## Written exercise:
Copy the stretch of the listing from the line containing "From what this" through the line containing "the grass lawn at the point at 354,514, the", both ends included, reproducing it character for character.

## Given data:
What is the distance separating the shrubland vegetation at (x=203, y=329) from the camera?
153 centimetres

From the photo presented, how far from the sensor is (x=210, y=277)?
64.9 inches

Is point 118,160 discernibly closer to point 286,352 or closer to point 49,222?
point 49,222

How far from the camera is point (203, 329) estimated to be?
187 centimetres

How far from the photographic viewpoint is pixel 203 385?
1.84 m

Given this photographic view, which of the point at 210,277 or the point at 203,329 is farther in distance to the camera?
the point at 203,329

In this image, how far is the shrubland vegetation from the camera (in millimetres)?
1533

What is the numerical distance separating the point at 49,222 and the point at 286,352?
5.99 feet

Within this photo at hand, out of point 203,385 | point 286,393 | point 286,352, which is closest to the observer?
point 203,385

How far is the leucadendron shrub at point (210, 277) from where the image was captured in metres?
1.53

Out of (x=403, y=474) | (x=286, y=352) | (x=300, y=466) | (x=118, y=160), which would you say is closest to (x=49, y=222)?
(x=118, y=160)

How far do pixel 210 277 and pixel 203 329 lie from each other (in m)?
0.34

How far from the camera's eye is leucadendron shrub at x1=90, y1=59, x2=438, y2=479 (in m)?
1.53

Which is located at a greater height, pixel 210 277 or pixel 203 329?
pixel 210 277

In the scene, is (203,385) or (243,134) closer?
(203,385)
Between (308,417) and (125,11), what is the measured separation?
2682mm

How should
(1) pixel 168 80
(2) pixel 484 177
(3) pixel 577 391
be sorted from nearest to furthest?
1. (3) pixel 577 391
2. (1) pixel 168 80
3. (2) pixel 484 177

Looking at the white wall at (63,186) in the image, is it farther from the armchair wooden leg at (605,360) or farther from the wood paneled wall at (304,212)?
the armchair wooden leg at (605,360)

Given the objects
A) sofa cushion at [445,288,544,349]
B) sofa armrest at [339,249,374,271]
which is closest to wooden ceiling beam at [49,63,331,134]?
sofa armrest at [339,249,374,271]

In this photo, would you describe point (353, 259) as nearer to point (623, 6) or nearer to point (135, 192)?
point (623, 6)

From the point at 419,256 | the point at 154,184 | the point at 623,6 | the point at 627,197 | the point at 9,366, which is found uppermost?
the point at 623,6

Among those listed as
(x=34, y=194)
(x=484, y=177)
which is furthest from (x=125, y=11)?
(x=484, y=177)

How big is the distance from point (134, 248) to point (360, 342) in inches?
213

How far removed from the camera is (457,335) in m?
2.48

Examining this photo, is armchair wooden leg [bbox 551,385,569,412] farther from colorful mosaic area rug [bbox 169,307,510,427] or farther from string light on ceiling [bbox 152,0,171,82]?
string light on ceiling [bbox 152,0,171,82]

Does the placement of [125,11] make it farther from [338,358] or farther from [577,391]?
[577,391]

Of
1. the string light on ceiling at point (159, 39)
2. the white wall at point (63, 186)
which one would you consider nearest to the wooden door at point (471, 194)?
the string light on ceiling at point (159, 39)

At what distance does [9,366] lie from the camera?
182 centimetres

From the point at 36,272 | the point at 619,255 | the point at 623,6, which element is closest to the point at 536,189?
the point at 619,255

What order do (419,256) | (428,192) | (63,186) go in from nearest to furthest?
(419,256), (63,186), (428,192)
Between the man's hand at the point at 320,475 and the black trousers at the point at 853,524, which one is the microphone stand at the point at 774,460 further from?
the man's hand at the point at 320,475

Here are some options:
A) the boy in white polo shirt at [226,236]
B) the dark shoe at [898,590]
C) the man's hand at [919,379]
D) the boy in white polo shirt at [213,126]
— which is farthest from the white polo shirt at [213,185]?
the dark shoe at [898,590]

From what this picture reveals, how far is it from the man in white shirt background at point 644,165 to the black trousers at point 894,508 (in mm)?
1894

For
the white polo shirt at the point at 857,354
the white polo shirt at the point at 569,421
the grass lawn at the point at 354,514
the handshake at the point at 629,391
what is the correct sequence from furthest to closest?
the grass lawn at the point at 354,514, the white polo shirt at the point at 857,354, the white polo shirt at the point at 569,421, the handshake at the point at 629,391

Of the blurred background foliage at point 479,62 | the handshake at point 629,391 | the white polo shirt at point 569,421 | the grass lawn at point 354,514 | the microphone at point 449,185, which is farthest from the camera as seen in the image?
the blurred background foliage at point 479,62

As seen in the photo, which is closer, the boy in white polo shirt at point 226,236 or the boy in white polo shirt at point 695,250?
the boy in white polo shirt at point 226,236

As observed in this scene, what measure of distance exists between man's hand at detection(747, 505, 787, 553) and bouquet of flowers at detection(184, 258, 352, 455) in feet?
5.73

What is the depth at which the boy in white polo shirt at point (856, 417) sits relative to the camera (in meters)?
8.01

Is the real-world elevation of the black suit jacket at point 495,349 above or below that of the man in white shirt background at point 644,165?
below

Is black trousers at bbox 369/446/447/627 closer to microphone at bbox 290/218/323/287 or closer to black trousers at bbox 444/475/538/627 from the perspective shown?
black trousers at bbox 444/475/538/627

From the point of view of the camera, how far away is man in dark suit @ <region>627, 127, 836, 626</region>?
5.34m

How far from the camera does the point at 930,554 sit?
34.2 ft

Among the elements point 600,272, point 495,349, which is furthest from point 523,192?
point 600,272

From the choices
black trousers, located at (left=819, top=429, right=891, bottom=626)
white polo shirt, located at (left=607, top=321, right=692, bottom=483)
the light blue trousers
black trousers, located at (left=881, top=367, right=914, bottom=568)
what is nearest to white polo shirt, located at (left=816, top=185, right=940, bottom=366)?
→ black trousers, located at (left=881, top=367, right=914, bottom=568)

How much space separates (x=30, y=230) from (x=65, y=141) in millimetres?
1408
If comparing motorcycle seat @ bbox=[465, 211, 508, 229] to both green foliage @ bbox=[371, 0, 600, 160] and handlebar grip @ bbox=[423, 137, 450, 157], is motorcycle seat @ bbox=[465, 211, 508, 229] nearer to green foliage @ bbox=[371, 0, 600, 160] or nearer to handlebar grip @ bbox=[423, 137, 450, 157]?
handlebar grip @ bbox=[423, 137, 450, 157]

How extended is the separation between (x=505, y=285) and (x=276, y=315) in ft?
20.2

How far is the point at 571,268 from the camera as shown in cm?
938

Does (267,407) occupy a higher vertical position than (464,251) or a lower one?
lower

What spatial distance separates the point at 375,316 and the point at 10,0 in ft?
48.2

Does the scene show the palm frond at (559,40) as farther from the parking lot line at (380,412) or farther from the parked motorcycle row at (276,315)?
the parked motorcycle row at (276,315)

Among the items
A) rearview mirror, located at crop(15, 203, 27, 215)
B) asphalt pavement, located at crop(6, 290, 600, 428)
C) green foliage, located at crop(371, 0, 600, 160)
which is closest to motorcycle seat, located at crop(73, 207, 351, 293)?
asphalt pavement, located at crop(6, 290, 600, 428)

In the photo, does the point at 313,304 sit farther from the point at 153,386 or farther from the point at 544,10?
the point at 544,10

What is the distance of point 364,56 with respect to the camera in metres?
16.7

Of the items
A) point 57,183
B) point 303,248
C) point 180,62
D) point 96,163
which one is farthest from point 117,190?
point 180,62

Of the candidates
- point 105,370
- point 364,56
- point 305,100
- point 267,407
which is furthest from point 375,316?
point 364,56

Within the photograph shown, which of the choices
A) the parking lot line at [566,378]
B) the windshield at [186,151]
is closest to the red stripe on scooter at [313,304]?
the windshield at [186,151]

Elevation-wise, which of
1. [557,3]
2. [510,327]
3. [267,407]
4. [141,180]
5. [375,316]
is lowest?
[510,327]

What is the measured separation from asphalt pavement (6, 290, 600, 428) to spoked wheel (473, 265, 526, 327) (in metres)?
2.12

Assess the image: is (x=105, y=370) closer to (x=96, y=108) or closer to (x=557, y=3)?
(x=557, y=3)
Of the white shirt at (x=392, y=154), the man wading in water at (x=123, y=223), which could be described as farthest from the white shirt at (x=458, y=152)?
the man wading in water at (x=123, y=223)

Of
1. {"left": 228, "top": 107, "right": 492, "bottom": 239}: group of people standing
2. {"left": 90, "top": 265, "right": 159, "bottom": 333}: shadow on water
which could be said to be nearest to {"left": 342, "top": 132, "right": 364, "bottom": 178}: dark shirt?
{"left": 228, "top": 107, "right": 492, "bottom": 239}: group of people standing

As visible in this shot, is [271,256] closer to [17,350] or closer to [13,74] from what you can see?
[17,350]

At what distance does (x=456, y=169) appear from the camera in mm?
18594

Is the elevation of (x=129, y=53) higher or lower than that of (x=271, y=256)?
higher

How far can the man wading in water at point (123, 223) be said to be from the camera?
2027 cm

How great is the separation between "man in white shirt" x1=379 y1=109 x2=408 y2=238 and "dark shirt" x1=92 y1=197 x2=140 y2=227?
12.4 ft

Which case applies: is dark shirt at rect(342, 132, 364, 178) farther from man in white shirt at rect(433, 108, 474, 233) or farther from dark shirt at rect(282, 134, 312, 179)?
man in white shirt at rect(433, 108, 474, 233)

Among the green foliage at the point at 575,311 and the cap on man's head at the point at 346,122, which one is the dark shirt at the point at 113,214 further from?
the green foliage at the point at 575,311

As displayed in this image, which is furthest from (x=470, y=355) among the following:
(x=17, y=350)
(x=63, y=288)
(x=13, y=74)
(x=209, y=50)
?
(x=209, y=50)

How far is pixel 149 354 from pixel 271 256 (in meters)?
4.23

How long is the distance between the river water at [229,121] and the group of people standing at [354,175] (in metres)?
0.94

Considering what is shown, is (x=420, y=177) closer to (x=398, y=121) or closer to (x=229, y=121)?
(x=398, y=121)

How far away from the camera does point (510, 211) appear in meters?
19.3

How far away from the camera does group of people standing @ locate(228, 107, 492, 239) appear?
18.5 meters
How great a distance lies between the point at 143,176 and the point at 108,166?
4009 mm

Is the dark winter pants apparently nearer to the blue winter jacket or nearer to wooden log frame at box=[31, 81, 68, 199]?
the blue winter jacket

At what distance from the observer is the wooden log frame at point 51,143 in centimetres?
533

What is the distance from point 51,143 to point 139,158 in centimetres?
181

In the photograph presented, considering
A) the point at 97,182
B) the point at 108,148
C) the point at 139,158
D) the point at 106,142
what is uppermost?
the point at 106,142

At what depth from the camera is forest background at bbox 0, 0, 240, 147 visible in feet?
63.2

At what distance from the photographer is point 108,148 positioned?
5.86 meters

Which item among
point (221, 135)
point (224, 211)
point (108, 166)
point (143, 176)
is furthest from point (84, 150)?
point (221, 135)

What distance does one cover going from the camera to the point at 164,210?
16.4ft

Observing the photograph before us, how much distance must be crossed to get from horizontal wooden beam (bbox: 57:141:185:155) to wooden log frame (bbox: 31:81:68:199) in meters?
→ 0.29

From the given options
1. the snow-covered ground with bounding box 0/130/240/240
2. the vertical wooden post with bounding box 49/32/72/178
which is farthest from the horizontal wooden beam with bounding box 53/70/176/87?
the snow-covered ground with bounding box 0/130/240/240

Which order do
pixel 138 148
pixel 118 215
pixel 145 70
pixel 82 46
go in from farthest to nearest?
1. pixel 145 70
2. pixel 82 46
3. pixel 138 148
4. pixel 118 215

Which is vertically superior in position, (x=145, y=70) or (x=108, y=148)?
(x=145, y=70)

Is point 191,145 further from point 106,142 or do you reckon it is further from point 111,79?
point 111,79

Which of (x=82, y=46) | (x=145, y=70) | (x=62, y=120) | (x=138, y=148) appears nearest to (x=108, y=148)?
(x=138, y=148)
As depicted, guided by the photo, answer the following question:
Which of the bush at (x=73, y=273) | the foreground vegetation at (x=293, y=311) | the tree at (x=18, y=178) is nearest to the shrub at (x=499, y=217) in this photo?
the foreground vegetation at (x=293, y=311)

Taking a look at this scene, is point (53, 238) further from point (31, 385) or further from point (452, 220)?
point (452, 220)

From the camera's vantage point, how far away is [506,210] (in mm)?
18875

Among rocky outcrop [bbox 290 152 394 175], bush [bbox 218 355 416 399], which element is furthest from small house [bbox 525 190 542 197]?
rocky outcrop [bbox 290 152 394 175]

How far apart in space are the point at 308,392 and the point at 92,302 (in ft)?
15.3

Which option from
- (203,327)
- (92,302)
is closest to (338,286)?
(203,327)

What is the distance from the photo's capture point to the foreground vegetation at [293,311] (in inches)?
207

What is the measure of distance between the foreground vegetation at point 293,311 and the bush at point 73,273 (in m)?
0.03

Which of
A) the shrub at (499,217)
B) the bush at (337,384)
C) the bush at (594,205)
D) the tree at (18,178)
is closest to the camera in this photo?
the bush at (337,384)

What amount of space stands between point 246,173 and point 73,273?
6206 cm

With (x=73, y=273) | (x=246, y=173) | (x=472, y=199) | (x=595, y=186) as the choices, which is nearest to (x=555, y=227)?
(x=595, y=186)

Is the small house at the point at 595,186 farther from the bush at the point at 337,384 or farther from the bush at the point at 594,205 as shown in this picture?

## The reply:
From what this picture reveals, how far is it from the man in white shirt background at point 644,165 to the black trousers at point 894,508 (in mm)?
1894

For
the white polo shirt at the point at 857,354
the white polo shirt at the point at 569,421
the grass lawn at the point at 354,514
the handshake at the point at 629,391
what is the correct sequence from furthest to closest?
the grass lawn at the point at 354,514, the white polo shirt at the point at 857,354, the white polo shirt at the point at 569,421, the handshake at the point at 629,391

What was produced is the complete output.